Material provided »
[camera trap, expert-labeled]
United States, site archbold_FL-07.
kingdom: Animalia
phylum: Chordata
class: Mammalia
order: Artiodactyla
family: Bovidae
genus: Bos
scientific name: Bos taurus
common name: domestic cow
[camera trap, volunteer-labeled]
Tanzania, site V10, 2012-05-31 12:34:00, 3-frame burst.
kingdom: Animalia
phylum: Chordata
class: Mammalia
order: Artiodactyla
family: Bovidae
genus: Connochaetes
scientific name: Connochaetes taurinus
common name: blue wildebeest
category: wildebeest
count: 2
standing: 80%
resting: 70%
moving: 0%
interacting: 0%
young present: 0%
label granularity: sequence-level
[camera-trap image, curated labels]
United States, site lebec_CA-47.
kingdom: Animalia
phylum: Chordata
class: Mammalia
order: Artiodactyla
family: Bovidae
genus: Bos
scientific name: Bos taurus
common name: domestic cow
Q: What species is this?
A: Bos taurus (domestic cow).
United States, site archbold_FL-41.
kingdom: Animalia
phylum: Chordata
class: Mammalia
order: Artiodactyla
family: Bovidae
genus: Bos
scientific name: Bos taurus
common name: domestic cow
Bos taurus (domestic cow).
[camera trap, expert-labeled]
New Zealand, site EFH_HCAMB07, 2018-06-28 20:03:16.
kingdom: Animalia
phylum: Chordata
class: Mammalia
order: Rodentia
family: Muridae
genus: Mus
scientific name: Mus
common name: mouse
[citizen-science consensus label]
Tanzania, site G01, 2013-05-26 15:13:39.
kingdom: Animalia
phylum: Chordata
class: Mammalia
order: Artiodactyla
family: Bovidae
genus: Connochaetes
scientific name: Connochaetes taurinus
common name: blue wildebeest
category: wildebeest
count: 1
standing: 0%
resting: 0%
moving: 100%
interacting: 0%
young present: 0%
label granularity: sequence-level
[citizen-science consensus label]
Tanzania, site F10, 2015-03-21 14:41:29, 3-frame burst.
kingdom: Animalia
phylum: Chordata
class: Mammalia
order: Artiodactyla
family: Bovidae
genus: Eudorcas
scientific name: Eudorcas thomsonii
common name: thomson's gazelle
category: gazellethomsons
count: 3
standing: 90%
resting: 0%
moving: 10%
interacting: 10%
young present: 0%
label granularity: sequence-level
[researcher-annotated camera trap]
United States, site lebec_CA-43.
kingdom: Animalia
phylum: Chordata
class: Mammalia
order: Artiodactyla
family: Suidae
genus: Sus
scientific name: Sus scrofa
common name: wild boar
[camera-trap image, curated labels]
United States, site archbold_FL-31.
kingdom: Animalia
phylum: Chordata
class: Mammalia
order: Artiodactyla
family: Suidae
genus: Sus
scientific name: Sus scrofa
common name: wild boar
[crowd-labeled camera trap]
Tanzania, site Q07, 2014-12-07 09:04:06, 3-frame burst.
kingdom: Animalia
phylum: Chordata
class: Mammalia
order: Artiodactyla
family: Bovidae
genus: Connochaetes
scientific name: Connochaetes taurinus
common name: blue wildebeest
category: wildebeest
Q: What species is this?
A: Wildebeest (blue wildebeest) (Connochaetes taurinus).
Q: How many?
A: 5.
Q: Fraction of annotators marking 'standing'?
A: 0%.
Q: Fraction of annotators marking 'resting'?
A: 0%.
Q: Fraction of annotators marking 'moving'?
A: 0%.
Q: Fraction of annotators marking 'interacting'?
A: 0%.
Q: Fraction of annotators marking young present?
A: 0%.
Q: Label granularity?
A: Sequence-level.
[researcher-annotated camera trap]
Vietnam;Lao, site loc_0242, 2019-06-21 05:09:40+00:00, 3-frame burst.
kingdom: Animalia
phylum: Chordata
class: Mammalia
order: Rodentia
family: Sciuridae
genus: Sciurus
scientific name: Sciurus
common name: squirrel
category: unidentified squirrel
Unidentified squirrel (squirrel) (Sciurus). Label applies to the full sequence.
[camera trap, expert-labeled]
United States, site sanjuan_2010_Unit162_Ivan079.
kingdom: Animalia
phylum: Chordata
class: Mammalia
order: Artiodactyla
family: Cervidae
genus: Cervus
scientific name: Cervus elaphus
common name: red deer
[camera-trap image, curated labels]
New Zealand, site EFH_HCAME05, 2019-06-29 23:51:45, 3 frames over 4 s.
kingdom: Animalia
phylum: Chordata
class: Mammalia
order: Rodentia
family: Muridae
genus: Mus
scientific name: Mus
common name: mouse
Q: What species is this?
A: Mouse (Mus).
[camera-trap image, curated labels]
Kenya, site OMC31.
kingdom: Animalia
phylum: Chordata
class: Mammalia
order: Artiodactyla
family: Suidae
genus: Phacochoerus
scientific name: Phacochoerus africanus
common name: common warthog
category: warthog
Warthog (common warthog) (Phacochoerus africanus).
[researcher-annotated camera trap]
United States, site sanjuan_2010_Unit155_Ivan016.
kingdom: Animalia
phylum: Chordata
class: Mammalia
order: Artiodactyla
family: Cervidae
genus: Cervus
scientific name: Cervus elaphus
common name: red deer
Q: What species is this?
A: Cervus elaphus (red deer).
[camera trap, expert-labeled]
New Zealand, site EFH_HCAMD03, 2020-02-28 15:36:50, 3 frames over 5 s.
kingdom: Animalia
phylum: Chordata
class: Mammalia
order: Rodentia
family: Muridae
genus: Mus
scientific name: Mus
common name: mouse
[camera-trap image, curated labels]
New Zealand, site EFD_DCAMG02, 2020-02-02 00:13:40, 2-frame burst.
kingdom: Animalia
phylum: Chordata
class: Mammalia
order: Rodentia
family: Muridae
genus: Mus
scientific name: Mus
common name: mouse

Task details » From the records above, pull every line that has the string "marking" and copy it.

Answer box »
Q: Fraction of annotators marking 'standing'?
Q: Fraction of annotators marking 'resting'?
Q: Fraction of annotators marking 'moving'?
Q: Fraction of annotators marking 'interacting'?
Q: Fraction of annotators marking young present?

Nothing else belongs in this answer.